Given a field $K$ of either real or complex numbers, let $K^{m \times n}$ be the $K$-vector space of matrices with $m$ rows and $n$ columns and entries in the field $K$. A matrix norm is a norm on $K^{m \times n}$ and a function $\lVert \cdot \rVert : K^{m \times n} \rightarrow \mathbb{R}$ that must satisfy the properties.

For all scalars $\alpha \in K$ and matrices $A,B\in K^{m\times n}$,

• $\lVert A \rVert \geq 0$ (positive-valued)
• $\lVert A \rVert = 0 \iff A = 0$ (definite)
• $\lVert \alpha A^n \rVert \leq \lvert \alpha \rvert \lVert A \rVert^n$ (absolutely homogeneous)
• $\lVert A + B \rVert \leq \lVert A \rVert + \lVert B \rVert$ (sub-additive or satisfying the triangle inequality)

Matrix norms are particularly useful if they are also sub-multiplicative:

• $\lVert AB \rVert \leq \lVert A \rVert \lVert B \rVert$ (sub-multiplicative)

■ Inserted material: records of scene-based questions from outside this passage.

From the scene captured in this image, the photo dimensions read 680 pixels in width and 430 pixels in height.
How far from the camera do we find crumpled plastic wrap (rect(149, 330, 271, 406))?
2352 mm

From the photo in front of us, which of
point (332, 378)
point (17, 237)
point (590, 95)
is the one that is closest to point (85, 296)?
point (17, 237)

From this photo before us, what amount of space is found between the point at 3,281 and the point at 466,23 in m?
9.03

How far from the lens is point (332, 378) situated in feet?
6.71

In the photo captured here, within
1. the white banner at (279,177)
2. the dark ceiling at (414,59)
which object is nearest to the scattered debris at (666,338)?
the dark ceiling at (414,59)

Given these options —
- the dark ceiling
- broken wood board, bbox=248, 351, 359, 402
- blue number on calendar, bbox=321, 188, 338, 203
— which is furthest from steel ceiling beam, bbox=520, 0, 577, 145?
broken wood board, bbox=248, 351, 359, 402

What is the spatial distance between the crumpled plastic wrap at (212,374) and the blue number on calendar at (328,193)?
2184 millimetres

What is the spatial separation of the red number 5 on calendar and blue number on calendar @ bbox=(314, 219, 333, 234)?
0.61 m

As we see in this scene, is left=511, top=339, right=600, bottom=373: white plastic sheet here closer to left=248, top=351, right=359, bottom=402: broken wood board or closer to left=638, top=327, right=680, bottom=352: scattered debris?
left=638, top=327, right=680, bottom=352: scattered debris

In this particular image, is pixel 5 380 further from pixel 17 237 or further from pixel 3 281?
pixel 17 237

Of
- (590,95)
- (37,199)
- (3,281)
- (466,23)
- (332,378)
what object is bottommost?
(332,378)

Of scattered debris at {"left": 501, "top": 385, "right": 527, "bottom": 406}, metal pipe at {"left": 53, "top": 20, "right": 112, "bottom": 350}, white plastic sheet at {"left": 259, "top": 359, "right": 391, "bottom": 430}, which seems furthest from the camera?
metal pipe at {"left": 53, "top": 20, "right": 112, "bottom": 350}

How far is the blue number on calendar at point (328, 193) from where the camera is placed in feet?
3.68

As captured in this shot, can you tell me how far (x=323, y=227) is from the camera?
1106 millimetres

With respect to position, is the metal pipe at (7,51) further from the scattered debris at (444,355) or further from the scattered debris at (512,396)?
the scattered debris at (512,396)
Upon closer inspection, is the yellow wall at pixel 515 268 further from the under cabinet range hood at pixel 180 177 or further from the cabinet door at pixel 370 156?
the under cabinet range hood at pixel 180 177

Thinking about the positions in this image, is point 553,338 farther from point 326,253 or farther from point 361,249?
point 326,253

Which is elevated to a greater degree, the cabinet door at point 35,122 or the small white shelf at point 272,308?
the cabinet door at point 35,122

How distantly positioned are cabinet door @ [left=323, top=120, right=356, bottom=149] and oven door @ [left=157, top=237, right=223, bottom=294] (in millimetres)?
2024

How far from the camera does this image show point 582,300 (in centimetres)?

But it is not a necessary requirement for matrix norm.

An example of the matrix norm that also satisfies the sub-multiplicative property is Frobenius norm.

\begin{align} \lVert A \rVert_{F} &= \sqrt{\sum_{i=1}^{m} \sum_{i=1}^{n} \lvert a_{i,j}\rvert^2} \\ &= \sqrt{\text{trace}(A^{\dagger}A)} \\ \end{align}

### Power Matrix Series Convergence

If the analytic function $f$ has the Taylor expansion

\begin{align} f(x) &= \sum_{i=0}^{\infty} c_i x^i \\ &= c_0 + c_1 x + c_2 x^2 + \cdots \\ \end{align}

Then a matrix function $A \mapsto f(A)$ can be defined by substituting $x$ by a square matrix: powers become matrix powers, additions become matrix sums and multiplications by coefficients become scalar multiplications. If the series converges for $\lvert x \rvert < r$, then the corresponding matrix series

\begin{align} f(A) &= \sum_{i=0}^{\infty} c_i A^i \\ &= c_0 + c_1 A + c_2 A^2 + \cdots \\ \end{align}

converges for matrices $A$ such that $\lVert A \rVert < r$ for some matrix norm that satisfies the sub-multiplicative property $\lVert AB \rVert \leq \lVert A \rVert \lVert B \rVert$.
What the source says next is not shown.